Indeed the genitals of fish are located under their abdominal cavity, they are found in the same location in females and in males. In addition, their mass can sometimes represent a third of the total mass of the fish. During this period, we can observe the appearance of nuptial pimples on the head and gills of fish. Some species have a seasonal mode of reproduction, that is, their reproductive period varies with the seasons, while other species have mature and fertile ovaries throughout the year. Reproduction can only take place if there is sexual maturity of the fish.
Some species of fish reproduce two or three times a year to regenerate their offspring more easily. Spawners therefore choose a particular season and only reproduce during this period; however, they can spawn several times during this period. This is the case with Tilapia, which spawns all year round. The development of the gonadstherefore only takes place up to a certain stage, after which the sex glands remain at rest until favorable environmental conditions arise. The resting phase of the sex glands can last for several months. The arrival of the appropriate season then triggers the restart of gonadal development which ends with reproduction. Once this last phase has started, the development of the eggs cannot stop or regress. If the environmental conditions are not good enough to cause the final development of the eggs, the dormant phase continues until one of the environmental factors, oxygen or temperature for example, improves. If any of the factors worsen, the eggs begin the resorption process. The fish then has no chance of spawning that year.

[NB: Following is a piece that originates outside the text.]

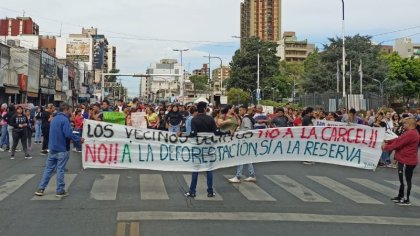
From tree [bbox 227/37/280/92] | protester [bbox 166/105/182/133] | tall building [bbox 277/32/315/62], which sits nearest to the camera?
protester [bbox 166/105/182/133]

In the wild, it often happens that the spawning of mature fish is abortive. If a river spawner evolves in a closed water environment, the latter’s gonads only develop up to a certain stage and thus remain dormant until resorption. It is a process that can be repeated every year without ever leading to spawning. In these fish, however, reproduction can take place by artificial induction of ovulation at the appropriate time. After laying, new eggs begin to form immediately and continue to develop until the dormant phase. By using artificial induction of ovulation, this same fish, which is a seasonal spawner, can reproduce two to three times a year.
Most freshwater fish spawn in the spring, others during flooding when water levels rise in rivers and lakes. Tropical and subtropical fish spawn during the rainy season, when spawning is most likely to survive in murky waters and fast currents.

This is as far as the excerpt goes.